With the pictures removed, the data below must be transcribed in full and exactly.

Web page caption snippets
◆ ◆ ◆ ◆

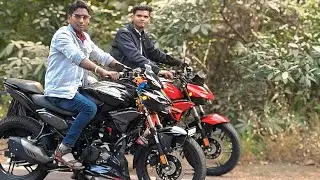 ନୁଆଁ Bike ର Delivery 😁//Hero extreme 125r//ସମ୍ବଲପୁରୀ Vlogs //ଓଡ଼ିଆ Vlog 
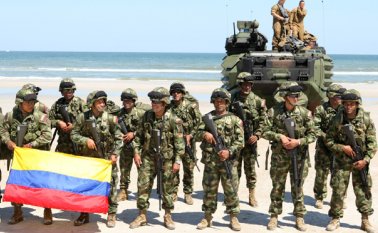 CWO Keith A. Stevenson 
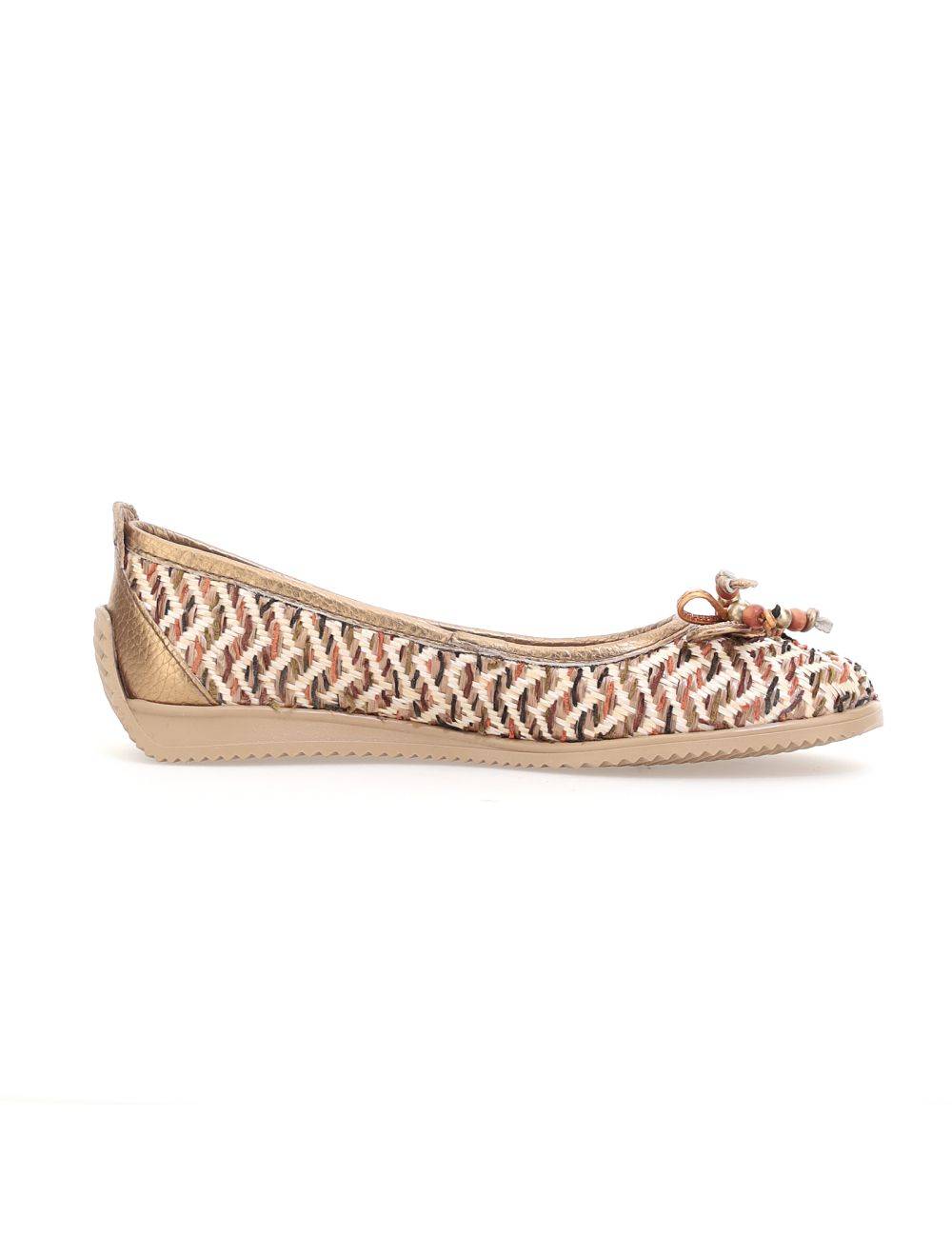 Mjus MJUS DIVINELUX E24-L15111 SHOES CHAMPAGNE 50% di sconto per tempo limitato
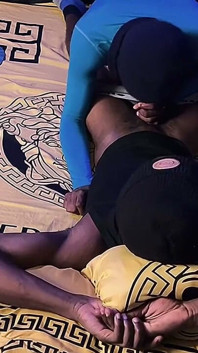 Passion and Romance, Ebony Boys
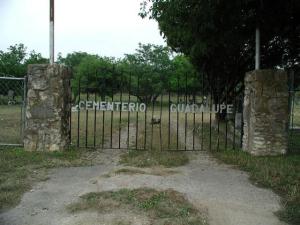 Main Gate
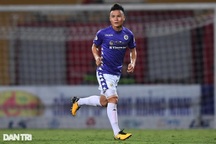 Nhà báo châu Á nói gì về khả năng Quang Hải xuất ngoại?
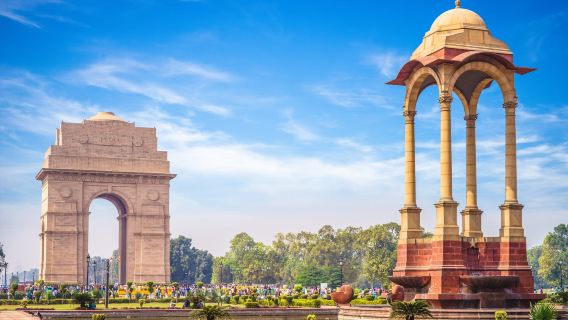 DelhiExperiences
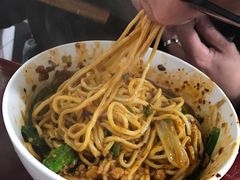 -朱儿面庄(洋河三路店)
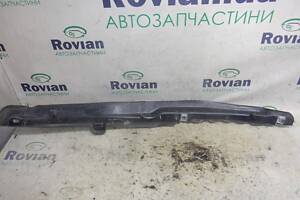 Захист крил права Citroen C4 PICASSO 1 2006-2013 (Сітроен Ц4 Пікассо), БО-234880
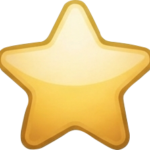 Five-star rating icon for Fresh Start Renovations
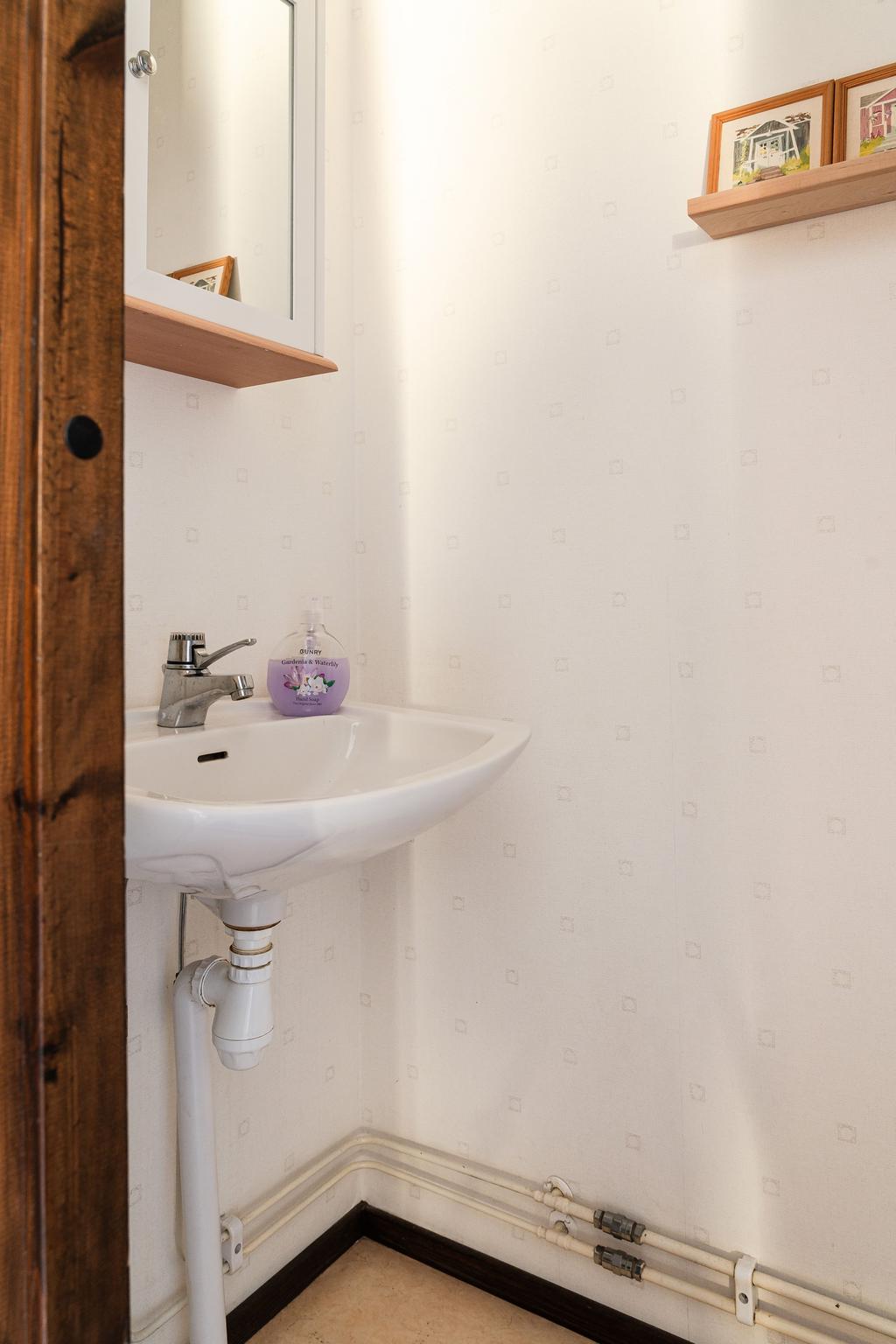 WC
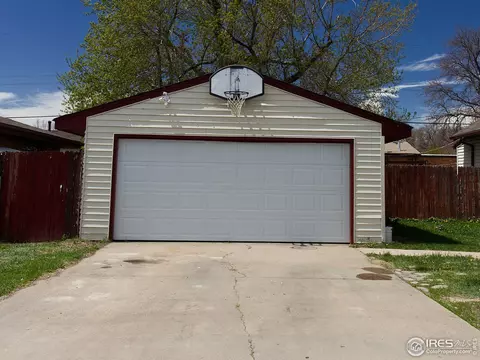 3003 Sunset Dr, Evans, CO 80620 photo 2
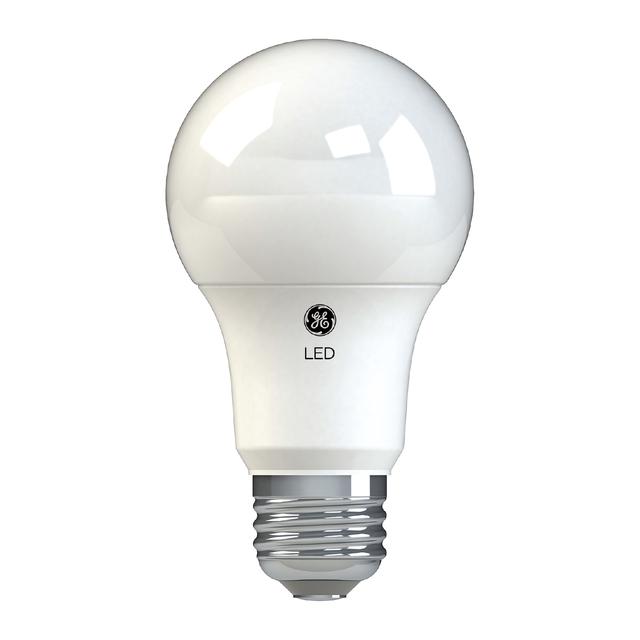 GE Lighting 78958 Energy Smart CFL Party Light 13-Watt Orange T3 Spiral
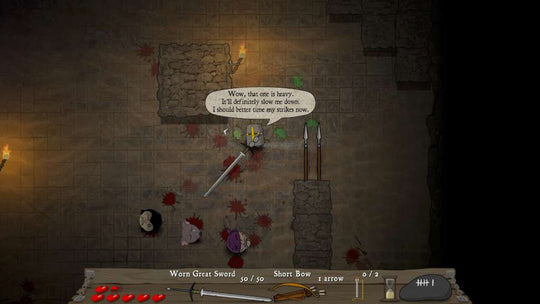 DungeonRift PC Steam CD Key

◆ ◆ ◆ ◆

→ **EXPECTED ANSWER**
 ନୁଆଁ Bike ର Delivery 😁//Hero extreme 125r//ସମ୍ବଲପୁରୀ Vlogs //ଓଡ଼ିଆ Vlog 
 CWO Keith A. Stevenson 
 Mjus MJUS DIVINELUX E24-L15111 SHOES CHAMPAGNE 50% di sconto per tempo limitato
 Passion and Romance, Ebony Boys
 Main Gate
 Nhà báo châu Á nói gì về khả năng Quang Hải xuất ngoại?
 DelhiExperiences
 -朱儿面庄(洋河三路店)
 Захист крил права Citroen C4 PICASSO 1 2006-2013 (Сітроен Ц4 Пікассо), БО-234880
 Five-star rating icon for Fresh Start Renovations
 WC
 3003 Sunset Dr, Evans, CO 80620 photo 2
 GE Lighting 78958 Energy Smart CFL Party Light 13-Watt Orange T3 Spiral
 DungeonRift PC Steam CD Key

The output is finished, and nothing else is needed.